┌─ TEXT TO READ
Jon Wood

A big thing around apps these days are that they are much more intelligent than they used to be. And with that users are expecting more and more from apps. Usually, the way to do this is to create machine learning or deep learning models yourself and deploy that within your applications. But now, Microsoft can do the heavy lifting for you with their suite of Cognitive Services.

These services can do everything you need from sentiment analysis on text to face and emotion detection. In this post, we'll go over each service that is provided so you can see what all is available and decide which one is best for your application.

Cognitive Services are divided up into several areas:

There's also a separate experimental area, called Cognitive Service Labs, where Microsoft puts newer services out for people to try and give feedback on so they can improve on them. Let's take a deeper dive into each of these services and what they offer.

Vision

Computer Vision

Perhaps one of the first of the cognitive services, the Computer Vision API does quite a lot. It can give you the following:

Text description of what it thinks is happening in a photo
Tags of what it thinks it finds in a photo
Content moderator scores in terms of adult content
How it best things to categorize the photo
And if it recognizes any faces within the photo such as any celebrities

That's a lot for one API to return and some of these things, such as the faces and content moderator, are their own API that you can implement separately.

Content Moderator

Do you have a site where people can upload images and videos but don't want to go through each upload to make sure there's no adult content? This API will do all of that for you.

The API can look at images to detect if it has a high confidence that it is adult content, but it can also detect if the image is racy. That is, if it is midly sexual but not considered adult. It's no limited to just images, though. It can also do these checks with video.

This can also look at text to see if there is any profanity in it. But it goes beyond just profanity. It can also help check if there is any personal identifiable information (PII) in the text to make sure no personal information is published to your site. In these times of digital privacy being even more important, this is going to be very helpful.

Face API

The Face API lets you do a few things in terms of finding and identifying people based on their face in a photo. This includes verifying faces from two photos match, recognizing emotion from a person's face, and detecting faces in a photo.

The emotion detection is interesting in that the API response will give you scores and the highest scored emotion is the one it thinks the face is giving.

"scores": {
      "anger": 0.09557262,
      "contempt": 0.003917685,
      "disgust": 0.684764564,
      "fear": 4.03712329E-06,
      "happiness": 8.999826E-08,
      "neutral": 0.002147009,
      "sadness": 0.213587672,
      "surprise": 6.34691469E-06
    }

In this response, "disgust" was the highest with a score of almost 70%.

Video Indexer

The Video Indexer API is really interesting. It combines a few of the other APIs including content moderation, speech, and sentiment analysis to give a complete look at a video. For a complete walkthrough at what it can do, I have a Wintellect post that details the video indexer.

Custom Vision

The Customer Vision API is where you get to upload your own sets of images, tag them, and then train a model to classify those images into the tags. This is a lot more powerful than just using the regular Computer Vision API where you can use your own images to train a model. This gives you or your business a more specialized model that is much easier to train and deploy than doing it by hand.

Speech

Speech to Text and Text to Speech

These are similar and are mostly self explanatory, but there are some subtlties that Microsoft gives you with them. For instance, the APIs can be customized to detect specific vocabularies and accents for a more accurate detection of the speech.
└─
:: TASK LIST ::
1) Locate every line of the listing below that contains the string "emerging", and copy each such line in full. Treat the match as case-sensitive.
2) Finish out the next part of the Microsoft Cognitive Services article above, picking up directly after its final sentence.
┌─ THE INPUT
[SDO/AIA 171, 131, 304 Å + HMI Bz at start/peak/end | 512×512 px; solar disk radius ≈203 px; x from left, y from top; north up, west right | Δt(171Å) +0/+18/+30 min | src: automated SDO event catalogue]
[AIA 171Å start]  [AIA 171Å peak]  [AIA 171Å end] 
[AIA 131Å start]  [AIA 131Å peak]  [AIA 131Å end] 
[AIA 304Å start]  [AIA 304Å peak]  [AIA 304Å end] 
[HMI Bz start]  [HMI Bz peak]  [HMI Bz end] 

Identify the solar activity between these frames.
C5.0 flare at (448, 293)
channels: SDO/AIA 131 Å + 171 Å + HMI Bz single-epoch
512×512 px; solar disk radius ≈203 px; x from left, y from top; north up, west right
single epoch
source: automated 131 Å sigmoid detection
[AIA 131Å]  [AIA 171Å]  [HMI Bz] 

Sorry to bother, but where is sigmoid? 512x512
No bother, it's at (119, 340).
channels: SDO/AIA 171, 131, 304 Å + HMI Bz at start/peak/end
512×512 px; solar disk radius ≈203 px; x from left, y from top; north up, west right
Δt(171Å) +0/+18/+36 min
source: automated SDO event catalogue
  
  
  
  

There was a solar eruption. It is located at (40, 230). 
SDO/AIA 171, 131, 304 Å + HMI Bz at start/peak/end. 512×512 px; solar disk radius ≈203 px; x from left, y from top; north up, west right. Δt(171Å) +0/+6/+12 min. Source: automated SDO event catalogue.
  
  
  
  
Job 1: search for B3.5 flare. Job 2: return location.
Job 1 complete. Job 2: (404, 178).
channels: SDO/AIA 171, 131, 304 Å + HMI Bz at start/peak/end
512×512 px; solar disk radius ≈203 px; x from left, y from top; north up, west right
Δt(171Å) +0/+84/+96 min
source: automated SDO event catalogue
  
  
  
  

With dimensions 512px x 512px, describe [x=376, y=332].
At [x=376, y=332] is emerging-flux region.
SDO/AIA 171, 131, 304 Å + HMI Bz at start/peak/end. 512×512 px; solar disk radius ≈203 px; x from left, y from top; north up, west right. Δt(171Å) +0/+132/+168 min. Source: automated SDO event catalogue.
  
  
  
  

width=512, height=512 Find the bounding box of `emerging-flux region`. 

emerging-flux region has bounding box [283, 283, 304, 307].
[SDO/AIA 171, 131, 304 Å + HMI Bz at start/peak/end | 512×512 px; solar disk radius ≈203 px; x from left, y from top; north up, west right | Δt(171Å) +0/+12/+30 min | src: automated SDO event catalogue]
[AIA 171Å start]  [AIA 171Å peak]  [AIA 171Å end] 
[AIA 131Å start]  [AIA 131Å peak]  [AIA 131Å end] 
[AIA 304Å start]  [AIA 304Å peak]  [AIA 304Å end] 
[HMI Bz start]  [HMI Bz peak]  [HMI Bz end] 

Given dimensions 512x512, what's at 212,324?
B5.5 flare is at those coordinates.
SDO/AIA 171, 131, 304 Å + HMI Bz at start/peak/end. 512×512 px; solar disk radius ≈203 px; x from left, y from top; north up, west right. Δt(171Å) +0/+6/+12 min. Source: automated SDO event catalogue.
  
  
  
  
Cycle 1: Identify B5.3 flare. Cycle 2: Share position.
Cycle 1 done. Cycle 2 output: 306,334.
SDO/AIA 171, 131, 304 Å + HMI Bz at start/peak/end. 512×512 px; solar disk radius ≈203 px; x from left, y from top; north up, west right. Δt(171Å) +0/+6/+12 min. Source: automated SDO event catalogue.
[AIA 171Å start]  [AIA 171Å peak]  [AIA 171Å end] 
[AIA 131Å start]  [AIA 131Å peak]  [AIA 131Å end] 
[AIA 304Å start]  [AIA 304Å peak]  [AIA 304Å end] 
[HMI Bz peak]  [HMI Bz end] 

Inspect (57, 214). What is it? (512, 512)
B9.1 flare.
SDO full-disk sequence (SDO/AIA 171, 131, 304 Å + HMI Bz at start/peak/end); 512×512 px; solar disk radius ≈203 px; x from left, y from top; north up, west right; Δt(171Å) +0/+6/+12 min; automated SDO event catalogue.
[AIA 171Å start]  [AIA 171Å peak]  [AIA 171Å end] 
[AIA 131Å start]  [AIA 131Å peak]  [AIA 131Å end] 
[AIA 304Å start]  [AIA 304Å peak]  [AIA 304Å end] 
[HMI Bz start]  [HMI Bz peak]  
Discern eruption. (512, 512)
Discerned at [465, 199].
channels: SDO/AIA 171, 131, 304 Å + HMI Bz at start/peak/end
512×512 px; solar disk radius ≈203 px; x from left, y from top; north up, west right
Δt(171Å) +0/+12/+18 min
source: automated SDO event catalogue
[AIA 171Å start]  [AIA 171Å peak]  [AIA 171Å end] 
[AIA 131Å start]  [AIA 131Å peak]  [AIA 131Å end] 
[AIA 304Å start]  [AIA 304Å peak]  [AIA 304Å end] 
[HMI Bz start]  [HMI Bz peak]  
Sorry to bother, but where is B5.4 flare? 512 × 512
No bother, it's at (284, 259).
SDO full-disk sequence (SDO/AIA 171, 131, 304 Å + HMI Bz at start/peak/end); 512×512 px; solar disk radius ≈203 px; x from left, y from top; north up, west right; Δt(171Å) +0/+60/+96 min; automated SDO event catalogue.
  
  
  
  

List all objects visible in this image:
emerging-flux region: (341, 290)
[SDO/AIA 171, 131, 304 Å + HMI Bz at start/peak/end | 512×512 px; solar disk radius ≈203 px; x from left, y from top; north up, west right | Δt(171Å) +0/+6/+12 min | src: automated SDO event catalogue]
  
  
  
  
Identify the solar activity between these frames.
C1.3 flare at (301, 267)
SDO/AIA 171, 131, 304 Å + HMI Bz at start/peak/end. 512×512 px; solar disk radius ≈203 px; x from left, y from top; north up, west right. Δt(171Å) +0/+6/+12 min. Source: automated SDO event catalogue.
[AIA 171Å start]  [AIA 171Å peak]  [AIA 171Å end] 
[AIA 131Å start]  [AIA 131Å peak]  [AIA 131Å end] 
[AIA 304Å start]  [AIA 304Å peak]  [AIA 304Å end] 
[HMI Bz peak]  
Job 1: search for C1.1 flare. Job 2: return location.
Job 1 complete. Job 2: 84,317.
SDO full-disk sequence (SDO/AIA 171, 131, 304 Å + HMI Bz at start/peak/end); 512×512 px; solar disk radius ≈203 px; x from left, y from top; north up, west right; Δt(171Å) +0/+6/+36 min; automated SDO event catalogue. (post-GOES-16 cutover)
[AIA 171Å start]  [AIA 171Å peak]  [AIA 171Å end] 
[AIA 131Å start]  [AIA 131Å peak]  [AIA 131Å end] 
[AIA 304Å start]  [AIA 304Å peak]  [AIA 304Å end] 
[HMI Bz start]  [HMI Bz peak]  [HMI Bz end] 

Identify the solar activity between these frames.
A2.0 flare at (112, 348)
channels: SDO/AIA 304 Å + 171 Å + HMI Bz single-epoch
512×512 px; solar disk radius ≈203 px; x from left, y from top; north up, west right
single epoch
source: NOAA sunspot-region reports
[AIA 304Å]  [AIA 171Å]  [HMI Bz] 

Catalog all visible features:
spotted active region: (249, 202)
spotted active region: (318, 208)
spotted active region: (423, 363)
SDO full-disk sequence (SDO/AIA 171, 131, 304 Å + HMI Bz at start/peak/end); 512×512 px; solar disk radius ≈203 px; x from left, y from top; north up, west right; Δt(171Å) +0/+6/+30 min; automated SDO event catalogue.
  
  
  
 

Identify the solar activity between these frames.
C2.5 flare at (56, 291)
└─
:: RESULTS OF THE EXERCISE ::
1)
At [x=376, y=332] is emerging-flux region.
width=512, height=512 Find the bounding box of `emerging-flux region`. 
emerging-flux region has bounding box [283, 283, 304, 307].
emerging-flux region: (341, 290)

2)
Speaker Recognition

This API can recognize who is speaking of an unknown speaker and gives you the speaker's name. This works by sending in different recordings of a person's voice and associating them with that voice. Then the API knows how to recognize their voice and it works quite well.

This API can also do speaker verification. Similar to enrolling the voice for recognition, you'd have to train the API to know who is speaking so it can recognize the voice.

Speech Translation

A fairly simple API but a powerful one. This adds real time and multi-language translation to speech in your apps. So if your application needs to support this type of feature, then just implement this API instead of spending the resources to create this model on your own, which may not even be as accurate as Microsoft's.

Knowledge

QnA Maker

This API is unique and serves to solve a specific problem - can automate responses to commonly asked questions about my site or services? QnA Maker makes this really easy by having a web interface where you can put the questions and their answers in and then train a model to detect the question being asked and output the correct answer to it.

This API is mainly used in conjunction with other services, specifically LUIS, that will be highlighted in the language section, and the Bot Framework to create bot to answer those types of questions for your users.

Custom Decision Service

This API is a newer offering and is still in preview, but is also one to look out for. It is a way to offer custom recommendations on certain items. Not only that, but it does this in real time through reinforcement learning.

Search

Bing Web Search

This simple yet powerful API gives your applications the ability to search the web through a keyword. The API brings back search results of web pages, images, video, and even news with a single API call.

Bing Visual Search

This API allows you to search with an image and it will return any results that match that image. For example, if a customer wants to purchase a similar couch to replace their current one, your application can give results based off of a photo of their couch that they take and give product recommendations based on the results.

Bing Entity Search

This API can give some extra context about people, places, and things that your application may refer to based off what is available out on the web about them. As an example, suppose your application gives recommendations on local places to visit depending on where your user is. With this API you can give more context about the items that your application finds to your user so they can make a more informed decision on where to go or what to do next.

Bing Video Search

This video search API does the same thing as the web search API, but it only returns videos. However, this API gives a lot more in the results than just links to videos; you also get information such as the embed HTML, view count, and video length for starters. This is a perfect API if your application content is all about videos from around the web.

Bing News Search

Another specific API, this one returns news articles. Similar to the Video Search API, this one returns a lot of additional information you can use within your application. For instance, along with the news article URL, you get the date it was created, related news and categories to the current news article, and specific mentions within the article.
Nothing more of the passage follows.